La apertura gratuita de las principales instituciones del bloque se considera un esfuerzo por reforzar la conexión entre estas y la ciudadanía, en un contexto en el que la UE enfrenta numerosos desafíos en materia de seguridad, economía y geopolítica.
Este año, el Día de Europa tiene un significado especial al conmemorarse el 76.º aniversario de la Declaración Schuman, documento que sentó las bases del proceso de integración europea tras la Segunda Guerra Mundial. Con este motivo, los líderes de la UE destacaron de manera conjunta el espíritu de solidaridad y los valores comunes que Europa ha promovido durante décadas.
El presidente del Consejo Europeo, Antonio Costa, afirmó que el Día de Europa es una celebración para todos los ciudadanos del “Viejo Continente”, y subrayó los logros alcanzados gracias a la fuerza colectiva europea.
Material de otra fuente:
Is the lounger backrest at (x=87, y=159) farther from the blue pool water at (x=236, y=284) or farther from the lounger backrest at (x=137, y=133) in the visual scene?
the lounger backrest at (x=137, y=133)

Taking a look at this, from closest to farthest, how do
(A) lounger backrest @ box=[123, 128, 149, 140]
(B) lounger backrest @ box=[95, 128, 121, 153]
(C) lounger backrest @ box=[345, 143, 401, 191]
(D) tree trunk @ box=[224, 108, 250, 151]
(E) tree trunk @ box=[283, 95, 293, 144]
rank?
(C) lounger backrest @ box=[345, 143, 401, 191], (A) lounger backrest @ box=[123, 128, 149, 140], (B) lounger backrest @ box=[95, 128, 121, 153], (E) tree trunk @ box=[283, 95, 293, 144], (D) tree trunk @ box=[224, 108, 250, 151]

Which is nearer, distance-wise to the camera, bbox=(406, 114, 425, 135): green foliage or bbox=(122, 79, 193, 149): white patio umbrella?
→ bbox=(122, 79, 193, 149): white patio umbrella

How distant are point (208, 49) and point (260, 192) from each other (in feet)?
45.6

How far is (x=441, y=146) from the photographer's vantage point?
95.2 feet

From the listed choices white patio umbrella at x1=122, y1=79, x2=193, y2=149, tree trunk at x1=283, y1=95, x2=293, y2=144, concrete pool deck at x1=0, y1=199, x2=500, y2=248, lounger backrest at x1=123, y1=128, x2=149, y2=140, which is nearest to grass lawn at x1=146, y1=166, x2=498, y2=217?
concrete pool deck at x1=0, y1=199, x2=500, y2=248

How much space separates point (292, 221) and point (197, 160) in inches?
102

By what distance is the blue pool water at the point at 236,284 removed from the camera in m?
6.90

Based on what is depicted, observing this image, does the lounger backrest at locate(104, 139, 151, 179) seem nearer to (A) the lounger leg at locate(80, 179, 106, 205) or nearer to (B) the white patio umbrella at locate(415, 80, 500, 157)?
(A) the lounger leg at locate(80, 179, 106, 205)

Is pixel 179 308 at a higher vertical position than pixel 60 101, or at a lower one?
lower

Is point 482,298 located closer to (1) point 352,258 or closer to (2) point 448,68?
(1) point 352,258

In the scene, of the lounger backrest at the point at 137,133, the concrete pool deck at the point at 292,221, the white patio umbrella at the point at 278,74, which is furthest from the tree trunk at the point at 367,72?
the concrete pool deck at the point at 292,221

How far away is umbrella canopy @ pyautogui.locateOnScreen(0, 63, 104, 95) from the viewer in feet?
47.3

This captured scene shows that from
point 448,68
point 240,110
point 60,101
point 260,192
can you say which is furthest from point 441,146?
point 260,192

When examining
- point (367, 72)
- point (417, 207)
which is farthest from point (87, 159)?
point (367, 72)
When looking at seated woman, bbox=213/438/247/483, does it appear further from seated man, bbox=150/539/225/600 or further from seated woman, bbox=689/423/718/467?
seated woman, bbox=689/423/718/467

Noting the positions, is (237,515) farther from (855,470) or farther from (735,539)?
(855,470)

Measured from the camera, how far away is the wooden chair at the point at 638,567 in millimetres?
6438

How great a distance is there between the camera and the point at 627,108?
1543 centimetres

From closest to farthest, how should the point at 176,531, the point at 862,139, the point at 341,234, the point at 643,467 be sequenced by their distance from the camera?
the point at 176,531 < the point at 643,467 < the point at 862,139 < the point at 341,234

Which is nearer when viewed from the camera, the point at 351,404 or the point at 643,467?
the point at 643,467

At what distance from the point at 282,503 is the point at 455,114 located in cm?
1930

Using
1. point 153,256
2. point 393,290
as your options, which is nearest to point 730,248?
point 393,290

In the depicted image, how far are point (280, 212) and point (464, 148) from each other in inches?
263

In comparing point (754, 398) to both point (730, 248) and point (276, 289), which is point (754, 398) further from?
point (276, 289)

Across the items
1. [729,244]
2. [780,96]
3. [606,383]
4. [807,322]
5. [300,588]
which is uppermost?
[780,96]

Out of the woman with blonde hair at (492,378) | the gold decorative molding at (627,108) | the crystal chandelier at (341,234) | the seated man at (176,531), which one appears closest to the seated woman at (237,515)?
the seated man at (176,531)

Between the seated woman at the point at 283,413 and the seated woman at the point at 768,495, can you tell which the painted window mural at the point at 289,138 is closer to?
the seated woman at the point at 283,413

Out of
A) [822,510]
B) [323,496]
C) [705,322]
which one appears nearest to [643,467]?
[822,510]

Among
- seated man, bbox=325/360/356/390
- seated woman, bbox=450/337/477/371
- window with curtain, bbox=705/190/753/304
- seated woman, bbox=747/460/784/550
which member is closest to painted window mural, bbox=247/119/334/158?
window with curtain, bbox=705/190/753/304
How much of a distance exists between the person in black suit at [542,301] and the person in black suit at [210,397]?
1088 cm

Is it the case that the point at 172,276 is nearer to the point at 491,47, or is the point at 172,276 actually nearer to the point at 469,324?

Según señaló, el bloque continental continuará construyendo un futuro común basado en el espíritu de “unidad en la diversidad”, orientado hacia la paz, la libertad y las oportunidades de desarrollo para todos los ciudadanos.
Con el mismo mensaje, la presidenta de la Comisión Europea (CE), Ursula von der Leyen, destacó que precisamente la cohesión entre los pueblos ha forjado a la fuerza y la identidad de la Europa moderna.
En un contexto en el que Europa enfrenta múltiples presiones derivadas de conflictos de seguridad, dificultades económicas y competencia geopolítica global, los líderes europeos consideran que el Día de Europa de este año no solo tiene un significado simbólico, sino que también constituye una oportunidad para reforzar la confianza de la ciudadanía en el proyecto de integración europea.
Los resultados de una encuesta publicada recientemente por la CE muestran que cerca del 75 % de los ciudadanos considera que su país se beneficia de pertenecer a la UE, mientras que el 75 % de los encuestados afirmó sentirse ciudadano europeo, el nivel más alto jamás registrado.